▶ _Exercise directions_
Apart from the pictures, every entry must be retyped exactly.

• • • • • • •

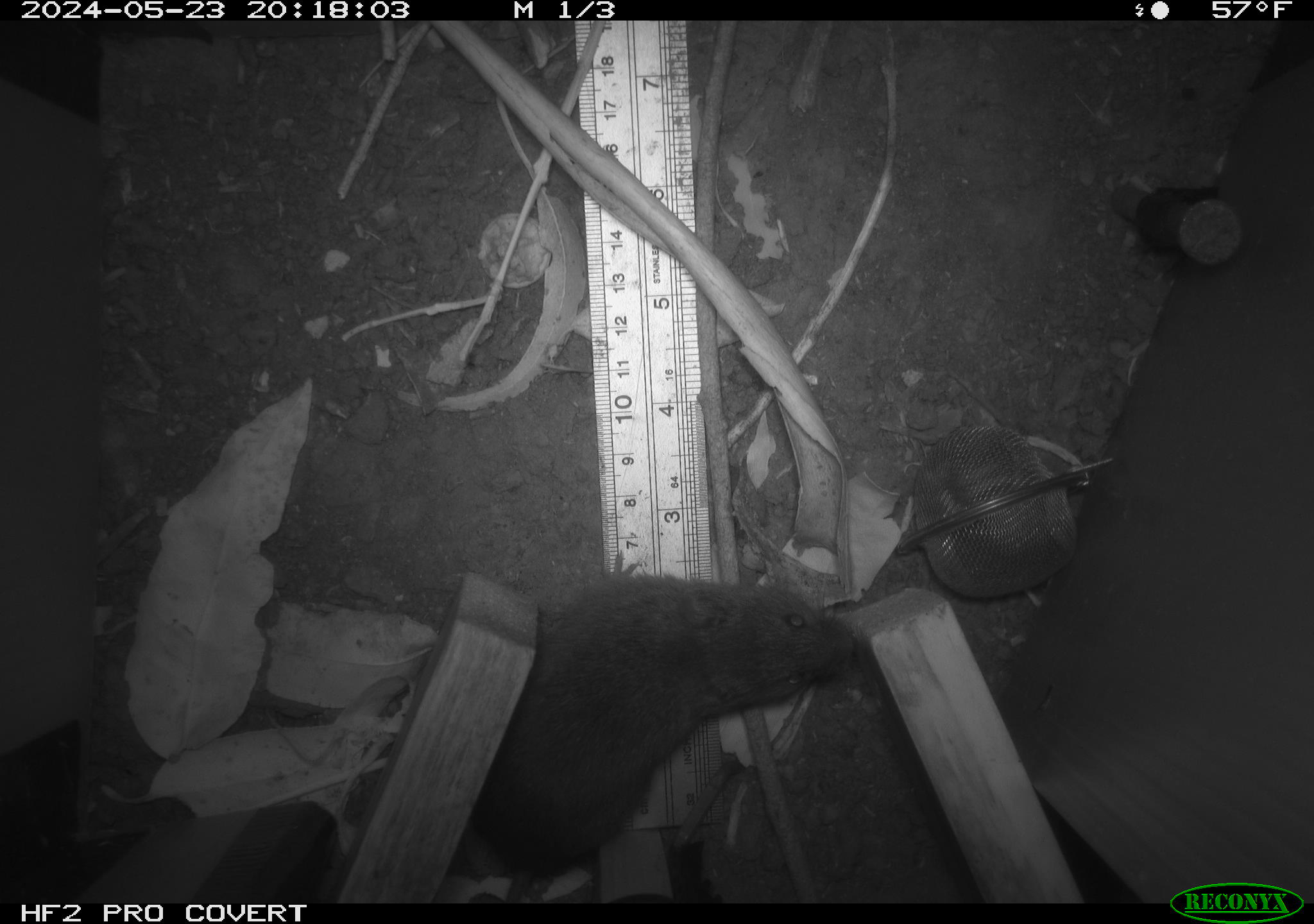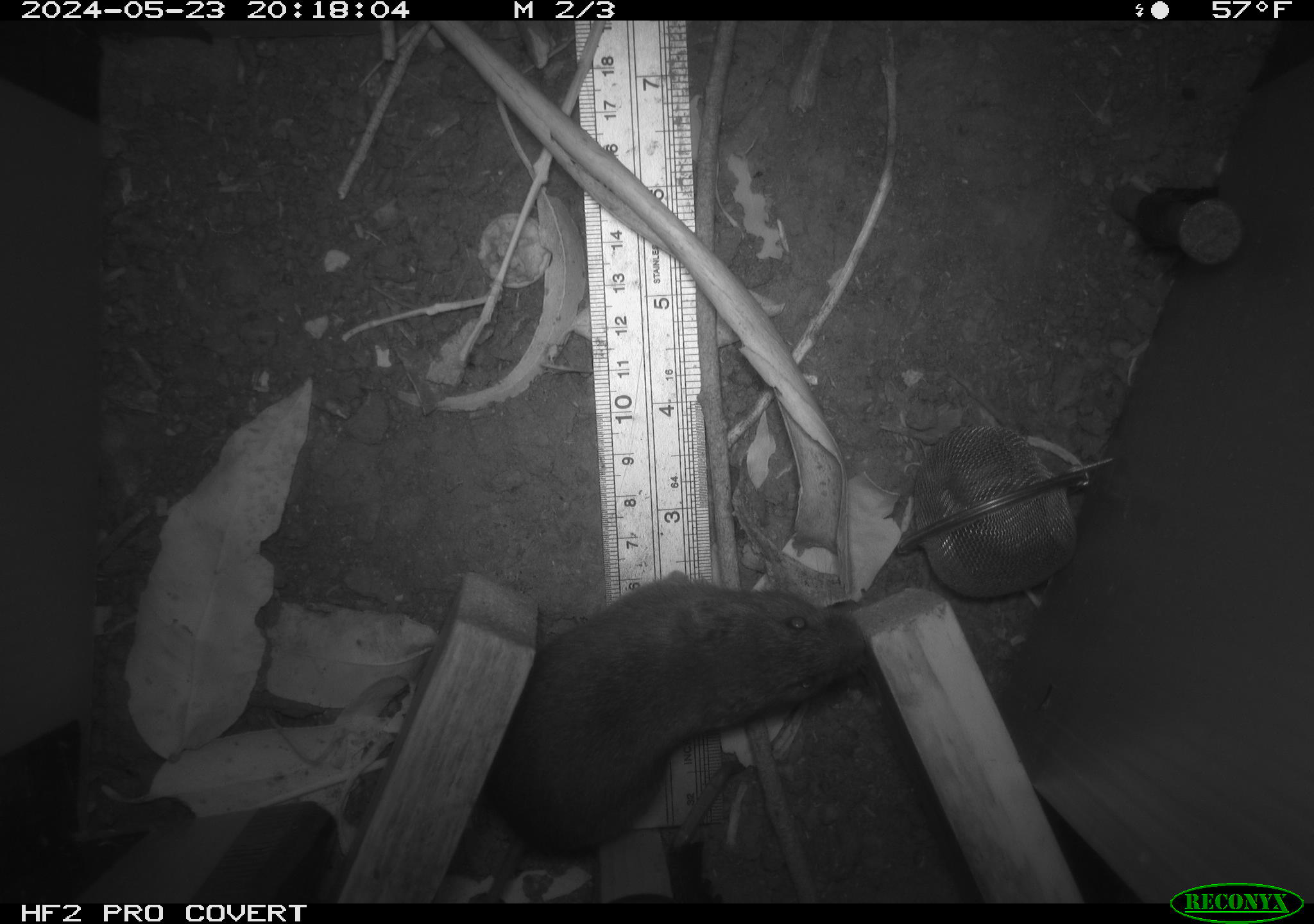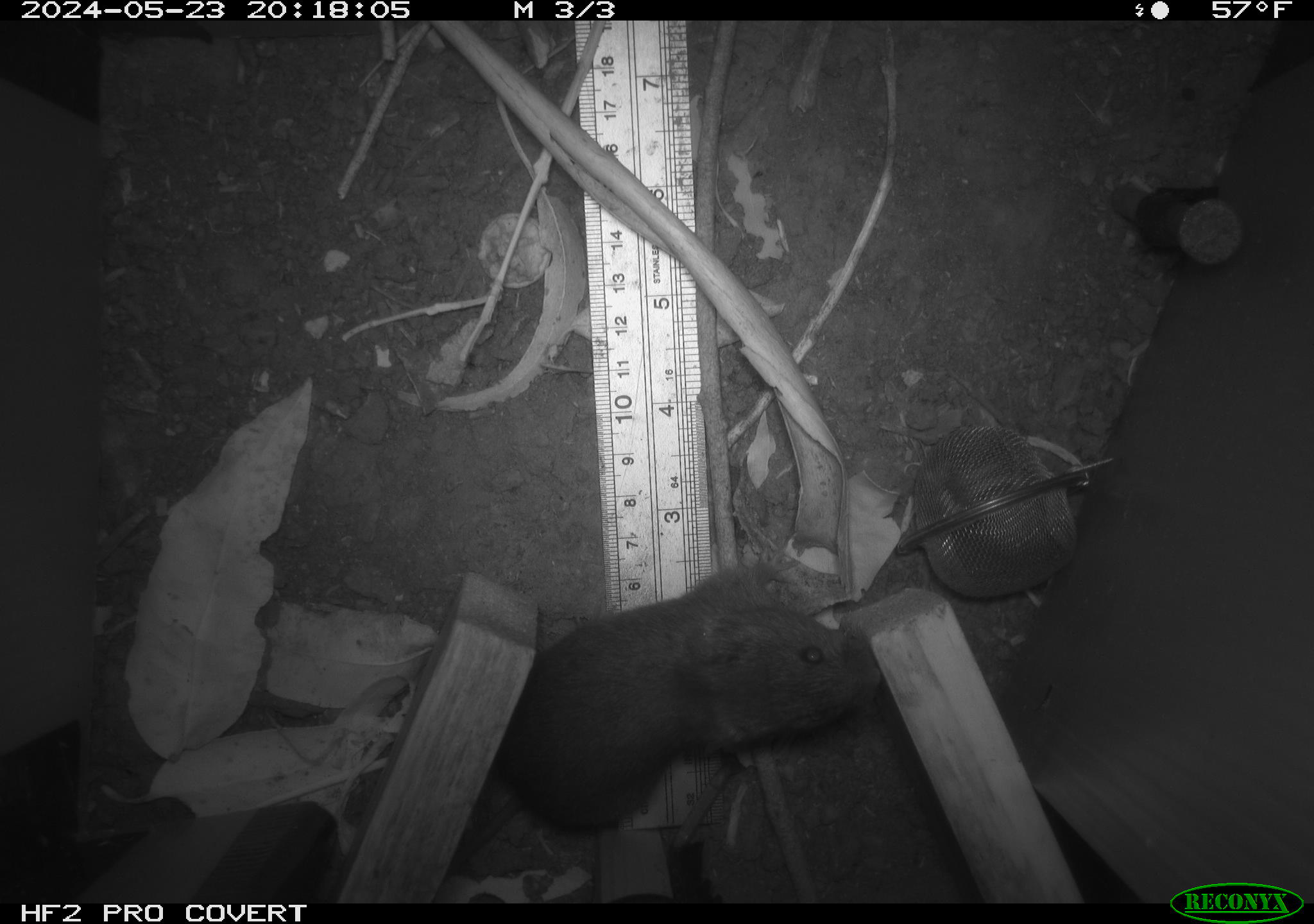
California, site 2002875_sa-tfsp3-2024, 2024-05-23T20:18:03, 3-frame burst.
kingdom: Animalia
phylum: Chordata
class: Mammalia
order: Rodentia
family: Cricetidae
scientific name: Arvicolinae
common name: voles, lemmings, and muskrats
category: arvicolinae subfamily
Arvicolinae subfamily (voles, lemmings, and muskrats) (Arvicolinae).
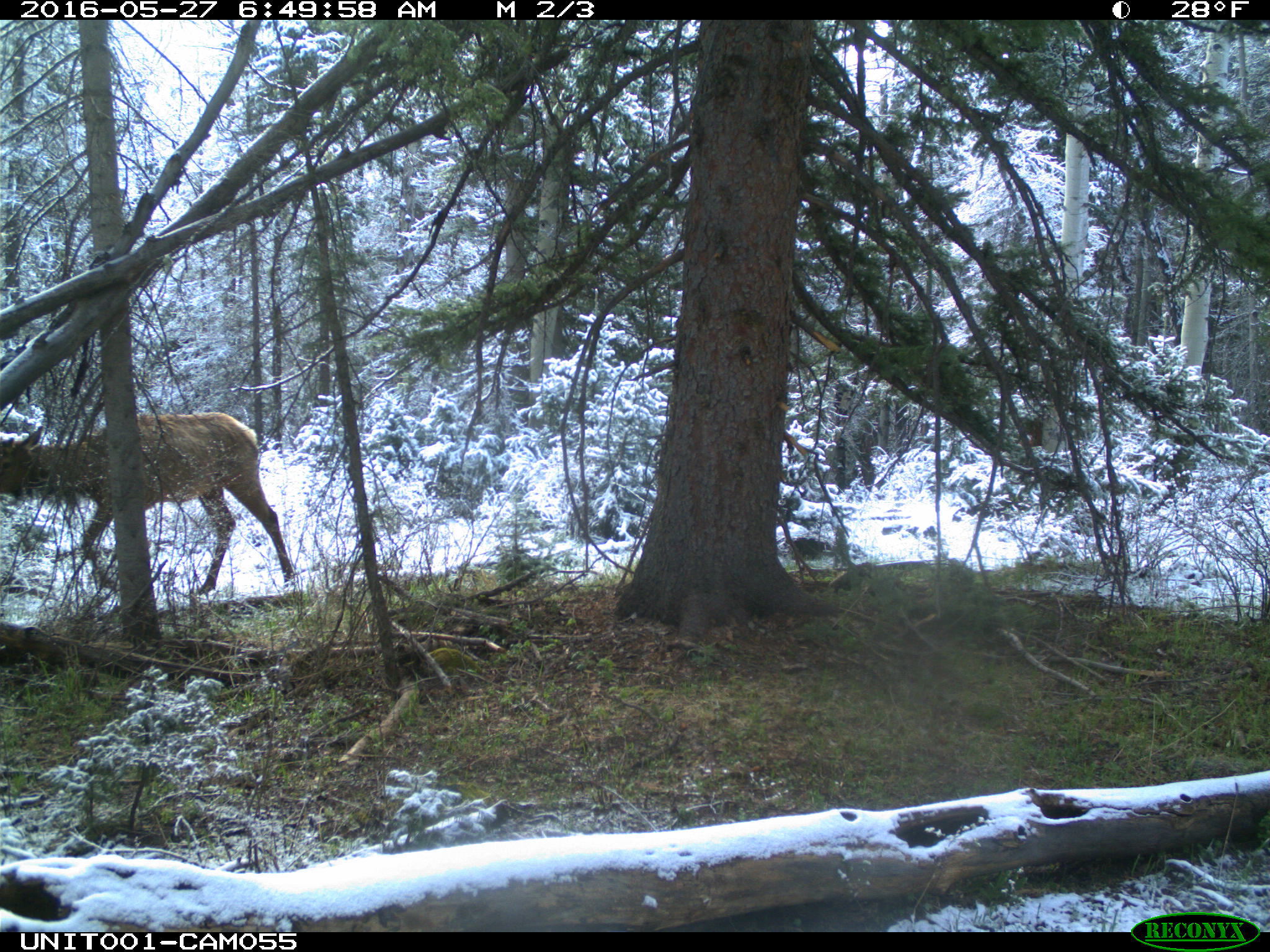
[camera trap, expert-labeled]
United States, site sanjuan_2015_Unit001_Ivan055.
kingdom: Animalia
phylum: Chordata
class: Mammalia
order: Artiodactyla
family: Cervidae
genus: Cervus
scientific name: Cervus elaphus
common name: red deer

• • • • • • •

▶ _Exercise answer_
California, site 2002875_sa-tfsp3-2024, 2024-05-23T20:18:03, 3-frame burst.
kingdom: Animalia
phylum: Chordata
class: Mammalia
order: Rodentia
family: Cricetidae
scientific name: Arvicolinae
common name: voles, lemmings, and muskrats
category: arvicolinae subfamily
Arvicolinae subfamily (voles, lemmings, and muskrats) (Arvicolinae).
[camera trap, expert-labeled]
United States, site sanjuan_2015_Unit001_Ivan055.
kingdom: Animalia
phylum: Chordata
class: Mammalia
order: Artiodactyla
family: Cervidae
genus: Cervus
scientific name: Cervus elaphus
common name: red deer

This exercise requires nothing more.